Le Tribunal administratif de Lyon, statuant par ordonnance, rejette la requête de Mme C... visant à annuler le refus de titre de séjour du préfet de la Loire. Le tribunal estime la requête manifestement irrecevable car elle a été déposée après l'expiration du délai de deux mois suivant la notification de la décision, laquelle mentionnait pourtant les voies et délais de recours.
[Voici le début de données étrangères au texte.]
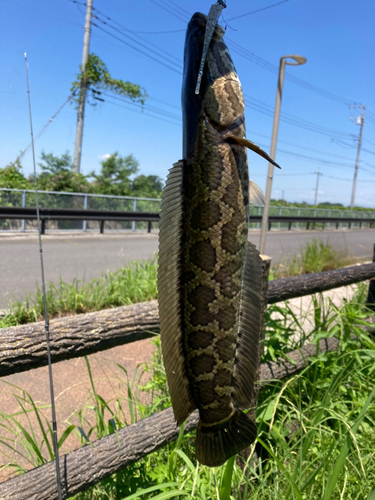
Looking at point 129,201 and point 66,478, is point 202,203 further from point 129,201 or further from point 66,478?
point 129,201

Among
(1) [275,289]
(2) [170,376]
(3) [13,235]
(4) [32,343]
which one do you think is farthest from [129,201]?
(2) [170,376]

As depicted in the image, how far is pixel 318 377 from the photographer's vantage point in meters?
2.84

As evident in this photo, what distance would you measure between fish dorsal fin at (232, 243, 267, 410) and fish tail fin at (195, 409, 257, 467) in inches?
2.0

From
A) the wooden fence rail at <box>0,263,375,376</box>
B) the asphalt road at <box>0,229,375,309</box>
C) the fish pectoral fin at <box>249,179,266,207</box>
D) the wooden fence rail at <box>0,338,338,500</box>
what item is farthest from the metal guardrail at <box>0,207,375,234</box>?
the fish pectoral fin at <box>249,179,266,207</box>

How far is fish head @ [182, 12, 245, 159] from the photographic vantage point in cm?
82

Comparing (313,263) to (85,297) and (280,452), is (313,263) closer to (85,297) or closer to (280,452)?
(85,297)

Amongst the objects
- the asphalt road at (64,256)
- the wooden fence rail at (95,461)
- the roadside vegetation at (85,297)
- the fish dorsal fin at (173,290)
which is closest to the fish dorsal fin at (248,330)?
the fish dorsal fin at (173,290)

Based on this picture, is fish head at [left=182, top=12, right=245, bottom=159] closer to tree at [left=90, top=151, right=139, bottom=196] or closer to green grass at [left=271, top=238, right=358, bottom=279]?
green grass at [left=271, top=238, right=358, bottom=279]

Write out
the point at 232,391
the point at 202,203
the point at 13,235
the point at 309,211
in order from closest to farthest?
1. the point at 202,203
2. the point at 232,391
3. the point at 13,235
4. the point at 309,211

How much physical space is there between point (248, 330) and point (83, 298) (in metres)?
4.30

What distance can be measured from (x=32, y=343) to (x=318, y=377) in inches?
79.4

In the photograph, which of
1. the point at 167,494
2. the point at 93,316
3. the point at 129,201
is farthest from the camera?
the point at 129,201

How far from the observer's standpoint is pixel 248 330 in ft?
3.10

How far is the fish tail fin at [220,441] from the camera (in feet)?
2.97
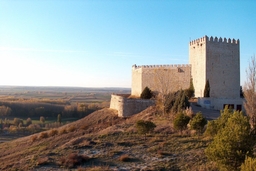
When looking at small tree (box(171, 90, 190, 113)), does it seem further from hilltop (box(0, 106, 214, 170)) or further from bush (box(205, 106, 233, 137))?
bush (box(205, 106, 233, 137))

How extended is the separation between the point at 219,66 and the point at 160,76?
19.1ft

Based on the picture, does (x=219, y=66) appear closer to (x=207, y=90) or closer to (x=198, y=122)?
(x=207, y=90)

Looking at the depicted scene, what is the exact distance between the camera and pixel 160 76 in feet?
90.7

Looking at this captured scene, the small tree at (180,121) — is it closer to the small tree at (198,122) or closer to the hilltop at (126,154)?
the hilltop at (126,154)

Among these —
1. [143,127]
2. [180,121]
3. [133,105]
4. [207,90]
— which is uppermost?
[207,90]

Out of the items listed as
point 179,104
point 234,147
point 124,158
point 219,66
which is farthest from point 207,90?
point 234,147

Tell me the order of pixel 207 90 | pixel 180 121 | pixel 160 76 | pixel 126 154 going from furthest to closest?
pixel 160 76
pixel 207 90
pixel 180 121
pixel 126 154

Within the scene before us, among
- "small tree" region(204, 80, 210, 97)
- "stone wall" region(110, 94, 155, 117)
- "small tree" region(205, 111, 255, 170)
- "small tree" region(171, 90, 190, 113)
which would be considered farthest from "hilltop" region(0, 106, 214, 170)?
"small tree" region(204, 80, 210, 97)

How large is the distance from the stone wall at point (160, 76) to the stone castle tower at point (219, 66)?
2024 millimetres

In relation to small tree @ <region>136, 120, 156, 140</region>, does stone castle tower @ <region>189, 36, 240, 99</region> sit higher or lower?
higher

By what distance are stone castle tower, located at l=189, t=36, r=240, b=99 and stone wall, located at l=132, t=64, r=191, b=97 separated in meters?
2.02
La solution s'appuie sur les articles R. 222-1, R. 421-1 et R. 421-5 du code de justice administrative relatifs à la recevabilité des recours et aux délais.
Texte intégral
Vu la procédure suivante :
Par une requête enregistrée le 8 octobre 2024 et régularisée le 25 novembre 2024, Mme C... demande au tribunal d’annuler la décision du 11 juin 2024 par laquelle le préfet de la Loire a refusé de lui délivrer un titre de séjour.
Par un mémoire en défense, enregistré le 14 février 2025, le préfet de la Loire conclut au rejet de la requête en faisant notamment valoir qu’elle est tardive.
Vu les autres pièces du dossier ;
Vu le code de justice administrative.
Considérant ce qui suit :
Aux termes de l’article R. 222-1 du code de justice administrative : « (...) les présidents de formation de jugement des tribunaux (...) peuvent, par ordonnance : (...) / 4° Rejeter les requêtes manifestement irrecevables, lorsque la juridiction n’est pas tenue d’inviter leur auteur à les régulariser (…). »
Aux termes de l’article R. 421-1 du code de justice administrative : « (…) la juridiction ne peut être saisie que par voie de recours formé contre une décision, et ce, dans les deux mois à partir de la notification ou de la publication de la décision attaquée. (…). ». Aux termes de l’article R. 421-5 du code de justice administrative : « Les délais de recours contre une décision administrative ne sont opposables qu’à la condition d’avoir été mentionnés, ainsi que les voies de recours, dans la notification de la décision. »
Il ressort des pièces du dossier que la décision du 11 juin 2024 qui mentionne les voies et délais de recours, a été régulièrement notifiée à Mme A..., le 14 juin 2024. Dans ces conditions, la requête de Mme A..., qui n’a été enregistrée au greffe du tribunal administratif que le 8 octobre 2024, soit après l’expiration du délai de recours contentieux qui lui était imparti, est tardive. Il en résulte que la requête de Mme A... est manifestement irrecevable et doit être rejetée.
O R D O N N E :
Article 1er : La requête de Mme A... est rejetée.
Article 2 : La présente ordonnance sera notifiée à Mme C... et à la préfète de la Loire.
Fait à Lyon, le 19 février 2026.
La présidente de la 8ème chambre,
P. Dèche
La République mande et ordonne à la préfète de la Loire en ce qui la concerne, ou à tous commissaires de justice à ce requis en ce qui concerne les voies de droit commun contre les parties privées, de pourvoir à l’exécution de la présente décision.